Task set ::
1 - Reproduce, without any change, the part of the commentary on Mr. Kenney and the West Virginia senator that opens with the words containing "Thanks to the" and closes with "Skidmore, Creative Commons).".
2 - Render this sentence from the commentary on Mr. Kenney and the West Virginia senator in French: "Mr. Kenney soon breathlessly announced the Senator is “probably the most influential member of the Legislative Branch of the United States.”"
3 - Carry on the commentary on Mr. Kenney and the West Virginia senator from the point at which it stops.

Excerpt ::
>>>
Not sure what to make of Mr. Kenney’s body language in this shot (Photo: Alberta Newsroom/Flickr).

After a little tarsands tourism on Monday, Mr. Kenney trotted the Democrat from West Virginia onto a news conference stage set up to make it look as if Alberta’s premier is the leader of a sovereign nation, with very few Canadian flags in camera range.

Mr. Kenney soon breathlessly announced the Senator is “probably the most influential member of the Legislative Branch of the United States.”

That may have seemed embarrassingly obsequious, but it was accurate enough … for the moment

Thanks to the fact votes in the U.S. Senate spilt 50-50 in the November 2020 election, the former West Virginia governor who could be fairly described as a Democrat in name only in the two-party American political system found himself holding the key swing vote in the upper chamber of the U.S. Congress. 

As is well known, he has used this power to stymie most of the good things Democrat U.S. President Joe Biden promised to do to alleviate the environmental and economic challenges facing the Republic to our south, much to the delight of Republicans in the U.S. Government and Conservative Canadians like Mr. Kenney and his United Conservative Party Government.

U.S. President Joe Biden, looking like he’d just thought about Mr. Manchin (Photo: Gage Skidmore, Creative Commons).
<<<
Information provided ::
>>>
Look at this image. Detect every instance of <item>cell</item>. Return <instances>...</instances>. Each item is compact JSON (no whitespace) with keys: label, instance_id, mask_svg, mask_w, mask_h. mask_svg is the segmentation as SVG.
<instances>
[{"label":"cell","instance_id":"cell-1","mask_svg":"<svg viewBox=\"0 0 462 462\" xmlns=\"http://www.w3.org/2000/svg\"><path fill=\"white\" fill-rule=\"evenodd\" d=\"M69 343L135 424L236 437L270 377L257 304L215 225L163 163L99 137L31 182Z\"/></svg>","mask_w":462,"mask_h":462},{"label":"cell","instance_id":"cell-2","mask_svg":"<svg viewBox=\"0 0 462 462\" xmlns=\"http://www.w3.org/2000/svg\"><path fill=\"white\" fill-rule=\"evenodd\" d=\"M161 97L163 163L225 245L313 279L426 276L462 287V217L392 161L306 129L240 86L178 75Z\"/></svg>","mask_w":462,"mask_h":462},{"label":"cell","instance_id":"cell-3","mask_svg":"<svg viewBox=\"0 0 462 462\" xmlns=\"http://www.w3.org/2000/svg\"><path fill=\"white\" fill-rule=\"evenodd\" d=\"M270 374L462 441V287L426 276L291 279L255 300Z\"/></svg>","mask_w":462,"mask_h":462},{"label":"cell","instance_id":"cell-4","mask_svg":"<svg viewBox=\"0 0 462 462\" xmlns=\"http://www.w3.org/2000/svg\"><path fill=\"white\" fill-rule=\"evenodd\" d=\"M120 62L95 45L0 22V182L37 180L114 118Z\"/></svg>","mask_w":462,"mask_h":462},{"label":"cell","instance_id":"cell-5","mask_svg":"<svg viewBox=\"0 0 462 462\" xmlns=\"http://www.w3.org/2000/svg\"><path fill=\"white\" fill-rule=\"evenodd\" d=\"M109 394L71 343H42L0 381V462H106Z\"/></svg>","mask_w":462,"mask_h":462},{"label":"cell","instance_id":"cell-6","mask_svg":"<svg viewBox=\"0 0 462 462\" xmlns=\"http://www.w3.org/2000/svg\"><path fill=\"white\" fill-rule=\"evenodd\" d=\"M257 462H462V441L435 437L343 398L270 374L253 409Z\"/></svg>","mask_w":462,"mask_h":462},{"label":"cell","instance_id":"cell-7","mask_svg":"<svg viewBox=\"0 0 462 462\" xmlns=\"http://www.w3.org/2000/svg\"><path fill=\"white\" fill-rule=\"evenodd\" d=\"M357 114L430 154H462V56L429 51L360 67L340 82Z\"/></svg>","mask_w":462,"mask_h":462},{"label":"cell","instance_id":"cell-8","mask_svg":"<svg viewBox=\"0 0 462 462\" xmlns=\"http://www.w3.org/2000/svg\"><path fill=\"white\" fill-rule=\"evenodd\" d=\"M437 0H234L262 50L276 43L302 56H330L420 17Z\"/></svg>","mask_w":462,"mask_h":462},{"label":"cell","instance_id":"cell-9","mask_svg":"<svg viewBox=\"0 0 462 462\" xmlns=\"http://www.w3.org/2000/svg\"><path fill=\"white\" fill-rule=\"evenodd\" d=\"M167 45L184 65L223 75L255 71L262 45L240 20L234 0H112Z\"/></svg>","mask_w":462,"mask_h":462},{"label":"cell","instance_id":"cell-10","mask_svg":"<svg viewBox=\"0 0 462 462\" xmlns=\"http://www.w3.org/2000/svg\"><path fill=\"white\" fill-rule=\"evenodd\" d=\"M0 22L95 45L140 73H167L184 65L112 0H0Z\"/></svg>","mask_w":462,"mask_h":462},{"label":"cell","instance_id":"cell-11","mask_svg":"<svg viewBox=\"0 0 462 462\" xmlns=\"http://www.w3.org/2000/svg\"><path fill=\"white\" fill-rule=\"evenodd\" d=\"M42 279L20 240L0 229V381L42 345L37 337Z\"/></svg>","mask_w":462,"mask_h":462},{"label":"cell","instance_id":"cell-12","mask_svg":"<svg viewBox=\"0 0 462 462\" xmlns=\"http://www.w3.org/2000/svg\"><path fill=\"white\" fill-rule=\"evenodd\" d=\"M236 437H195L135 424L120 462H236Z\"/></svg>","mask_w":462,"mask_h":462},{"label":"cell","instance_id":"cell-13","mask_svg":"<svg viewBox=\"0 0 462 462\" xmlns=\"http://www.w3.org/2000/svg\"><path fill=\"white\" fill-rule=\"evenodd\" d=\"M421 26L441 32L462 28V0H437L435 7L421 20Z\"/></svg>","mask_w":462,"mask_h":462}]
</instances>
<<<
Results for each task ::
1 -
Thanks to the fact votes in the U.S. Senate spilt 50-50 in the November 2020 election, the former West Virginia governor who could be fairly described as a Democrat in name only in the two-party American political system found himself holding the key swing vote in the upper chamber of the U.S. Congress. 

As is well known, he has used this power to stymie most of the good things Democrat U.S. President Joe Biden promised to do to alleviate the environmental and economic challenges facing the Republic to our south, much to the delight of Republicans in the U.S. Government and Conservative Canadians like Mr. Kenney and his United Conservative Party Government.

U.S. President Joe Biden, looking like he’d just thought about Mr. Manchin (Photo: Gage Skidmore, Creative Commons).

2 - M. Kenney n'a pas tardé à annoncer, d'un ton haletant, que le sénateur est « probablement le membre le plus influent du pouvoir législatif des États-Unis ».

3 -
It was Senator Manchin more than any other American politician, for example, who plunged the knife into the heart of President Biden’s Build Back Better Act, which will likely go down in history as the greatest disappointment of the Biden presidency. 

Alas for Mr. Kenney, despite his visitor’s current role as chair of the Senate committee on energy and natural resources, the influence of the great hope of the fossil fuel lobby is likely to swiftly evanesce after the U.S. mid-term elections in November.

American commentators seem to think that the Senate will tilt to the Republicans in that vote. Maybe something will happen to make it go the other way. But whatever happens in the 2022 mid-terms, Mr. Manchin’s influence will almost certainly dissipate like a fart in a breeze – an unpleasant memory, to be sure, but gone with the wind. 

After that, Republicans will ignore him. They’re certainly unlikely to persist with their efforts to get him to switch teams if the mid-term election hands sufficient additional gerrymandered seats to their party. His fellow Democrats will revile him. 

And his star power will be gone. He’ll just be another NRA-endorsed politician from a poverty-stricken state, albeit one with some interesting 19th Century history. 

Trump opponent turned Trump toady Lindsay Graham, the Republican Senator for South Carolina (Photo: Office of Lindsay Graham).

Few will remember Mr. Manchin’s visit to Alberta, which will be about as memorable as the August 2015 oilsands visit by South Carolina Senator Lindsay Graham, later renowned as a bitter critic turned loyal toady of President Donald Trump, that sent the Wildrose Party into such a tizzy when NDP environment minister Shannon Phillips failed to greet that visitor with sufficient enthusiasm. 

Since none of the media virtually or physically at yesterday’s news conference seemed to want to talk to Mr. Kenney at all, the senator probably ended up casting more shade than light on Alberta’s beleaguered premier. Props to Mr. Manchin, though, for politely tossing one of the Canadian reporters’ softball questions to his host so that Mr. Kenney wasn’t completely embarrassed by the lack of interest.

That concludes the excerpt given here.